There are two big forces that have changed our view of the human form in the past half-century: biology and computer simulation. When my parents were born, the structure of DNA was hypothesized, but not yet known. Our knowledge of our bodies’ workings extend all the way down to the molecular level, and while that knowledge is still partial, it grows constantly and quickly. At this point, there is no reason whatsoever to believe that humans are profoundly different from any other large mammal, or that any supernatural or magical explanation is necessary to explain why we are how we are and how we got this way.

Simplified tree of life

We know that the only difference between living and non-living things is in the way the energy flows and the molecules combine. We know that the brain is just another organ like the pancreas or liver, more complex in its physical structure maybe, but not possessed of any separate magical essence. We know that the cells in “our” bodies are outnumbered ten to one by symbiotic and parasitic microbes. And we know that the world is vastly larger and vastly older than our ancestors could have conceived.

Microworld

I’ve noticed that my interest in art in the galleries has fallen off precipitously as I spend more time studying biology. Just to understand the mundane activities of your cells takes enormous visualization and imaginative skills. I find that an hour in the Museum of Natural History or an aquarium has more aesthetic excitement than everything in the Met and the MoMA put together. I follow scientific illustration and astronomy Tumblrs that make the art blogs seem tediously shallow and irrelevant. The artists who I really admire are the ones who, rather than climbing ever deeper into their own navels, try to engage with all of the new and counterintuitive knowledge inundating us, try to organize it into forms that are intelligible to our senses, that can make emotional sense out of the uncaring world we live in.

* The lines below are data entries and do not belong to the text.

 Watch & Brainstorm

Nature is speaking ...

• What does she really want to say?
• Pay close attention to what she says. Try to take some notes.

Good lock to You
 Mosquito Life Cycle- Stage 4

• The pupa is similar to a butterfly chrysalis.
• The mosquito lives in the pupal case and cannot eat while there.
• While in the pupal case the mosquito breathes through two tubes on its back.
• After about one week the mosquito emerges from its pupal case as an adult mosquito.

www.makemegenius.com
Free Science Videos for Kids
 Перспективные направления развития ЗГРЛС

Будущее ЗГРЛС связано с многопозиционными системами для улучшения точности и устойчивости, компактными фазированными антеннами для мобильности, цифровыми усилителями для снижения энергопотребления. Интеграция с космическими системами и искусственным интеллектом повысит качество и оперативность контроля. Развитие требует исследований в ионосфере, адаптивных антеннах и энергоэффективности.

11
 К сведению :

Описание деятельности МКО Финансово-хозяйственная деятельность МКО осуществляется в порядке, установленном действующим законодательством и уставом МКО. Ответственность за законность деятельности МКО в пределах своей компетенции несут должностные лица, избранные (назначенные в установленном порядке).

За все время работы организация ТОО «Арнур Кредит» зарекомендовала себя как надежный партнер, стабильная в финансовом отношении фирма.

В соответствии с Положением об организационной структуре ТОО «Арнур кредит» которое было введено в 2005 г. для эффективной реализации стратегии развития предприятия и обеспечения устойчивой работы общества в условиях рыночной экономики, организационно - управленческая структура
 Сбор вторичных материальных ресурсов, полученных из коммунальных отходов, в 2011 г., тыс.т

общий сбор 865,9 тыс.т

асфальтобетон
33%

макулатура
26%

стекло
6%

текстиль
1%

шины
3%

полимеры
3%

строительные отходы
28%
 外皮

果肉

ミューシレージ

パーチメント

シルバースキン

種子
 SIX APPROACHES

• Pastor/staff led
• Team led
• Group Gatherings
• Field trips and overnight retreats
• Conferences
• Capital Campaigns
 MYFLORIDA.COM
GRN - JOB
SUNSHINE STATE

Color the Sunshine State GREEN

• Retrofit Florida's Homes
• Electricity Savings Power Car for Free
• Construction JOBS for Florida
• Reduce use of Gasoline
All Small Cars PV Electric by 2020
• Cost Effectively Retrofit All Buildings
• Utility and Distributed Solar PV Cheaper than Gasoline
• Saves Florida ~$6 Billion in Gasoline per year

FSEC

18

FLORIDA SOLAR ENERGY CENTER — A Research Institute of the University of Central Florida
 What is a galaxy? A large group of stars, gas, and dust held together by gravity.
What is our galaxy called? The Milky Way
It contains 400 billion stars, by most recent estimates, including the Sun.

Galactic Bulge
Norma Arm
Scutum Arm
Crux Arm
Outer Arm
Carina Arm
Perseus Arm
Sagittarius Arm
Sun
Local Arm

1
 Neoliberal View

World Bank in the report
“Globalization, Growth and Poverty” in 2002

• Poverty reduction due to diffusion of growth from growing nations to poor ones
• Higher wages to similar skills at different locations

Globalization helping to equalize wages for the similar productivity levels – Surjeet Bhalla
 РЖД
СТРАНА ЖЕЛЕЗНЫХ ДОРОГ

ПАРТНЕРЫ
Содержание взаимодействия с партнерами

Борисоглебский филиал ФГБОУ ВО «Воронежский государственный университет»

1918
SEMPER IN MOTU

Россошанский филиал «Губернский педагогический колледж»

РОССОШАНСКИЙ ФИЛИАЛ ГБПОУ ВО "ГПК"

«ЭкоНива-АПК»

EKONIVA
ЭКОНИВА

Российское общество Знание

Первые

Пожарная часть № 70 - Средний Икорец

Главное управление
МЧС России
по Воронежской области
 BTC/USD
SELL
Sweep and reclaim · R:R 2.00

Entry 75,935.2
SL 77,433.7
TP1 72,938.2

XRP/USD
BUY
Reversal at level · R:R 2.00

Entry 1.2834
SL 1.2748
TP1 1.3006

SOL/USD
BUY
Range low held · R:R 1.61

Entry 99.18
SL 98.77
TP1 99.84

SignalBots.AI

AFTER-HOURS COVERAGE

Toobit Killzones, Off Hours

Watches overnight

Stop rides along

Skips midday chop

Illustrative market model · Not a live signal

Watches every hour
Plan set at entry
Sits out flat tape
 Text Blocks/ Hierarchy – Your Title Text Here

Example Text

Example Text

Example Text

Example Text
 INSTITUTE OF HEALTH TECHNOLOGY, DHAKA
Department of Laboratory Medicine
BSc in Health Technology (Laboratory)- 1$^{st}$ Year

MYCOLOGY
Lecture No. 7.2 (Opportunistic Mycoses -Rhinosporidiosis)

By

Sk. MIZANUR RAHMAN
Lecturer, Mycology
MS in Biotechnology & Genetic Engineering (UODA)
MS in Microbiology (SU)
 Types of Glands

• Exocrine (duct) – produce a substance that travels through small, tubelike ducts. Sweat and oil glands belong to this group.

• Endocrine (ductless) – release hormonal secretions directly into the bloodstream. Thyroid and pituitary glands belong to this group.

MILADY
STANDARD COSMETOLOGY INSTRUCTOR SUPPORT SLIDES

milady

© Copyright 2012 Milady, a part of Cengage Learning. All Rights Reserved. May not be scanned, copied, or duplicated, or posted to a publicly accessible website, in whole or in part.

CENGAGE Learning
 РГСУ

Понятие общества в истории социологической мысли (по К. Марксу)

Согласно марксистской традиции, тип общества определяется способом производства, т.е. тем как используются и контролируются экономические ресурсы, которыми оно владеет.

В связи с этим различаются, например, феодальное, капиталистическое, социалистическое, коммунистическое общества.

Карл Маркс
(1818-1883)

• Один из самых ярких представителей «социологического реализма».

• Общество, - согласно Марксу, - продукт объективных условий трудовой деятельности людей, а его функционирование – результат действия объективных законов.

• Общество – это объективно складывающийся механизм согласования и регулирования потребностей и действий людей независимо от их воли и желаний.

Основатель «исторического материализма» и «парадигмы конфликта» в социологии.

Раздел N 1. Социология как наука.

Computers have been the other big change for representations of the body. Video game avatars are much like the animist religions’ views of nature spirits — they’re called “sprites” for a reason. The relationship between game characters and nature spirits is most clear in Japanese games, where animism is still very much alive. The mushrooms and turtles in Super Mario Bros come straight out of Shinto folklore. Ascribing humanoid attributes and motivations to computer processes is a remarkably strange thing to do, when you think about it. Even my computer science professor unconsciously personifies algorithms when she explains them to us.

Pac-man

We represent ourselves on the screen as mouse pointers, as pixelated plumbers, as all kinds of fantastical monsters and aliens, even as a rectangular blinking cursor. A segment of the nerd population yearns for the day when we can just upload our consciousness onto the internet and leave the meatbags behind once and for all. I doubt they’ll get their wish, but there’s no doubt that the computer is intertwining itself with our minds and bodies more deeply. What this means for our representations of ourselves to ourselves remains to be seen, but it’s going to be something major.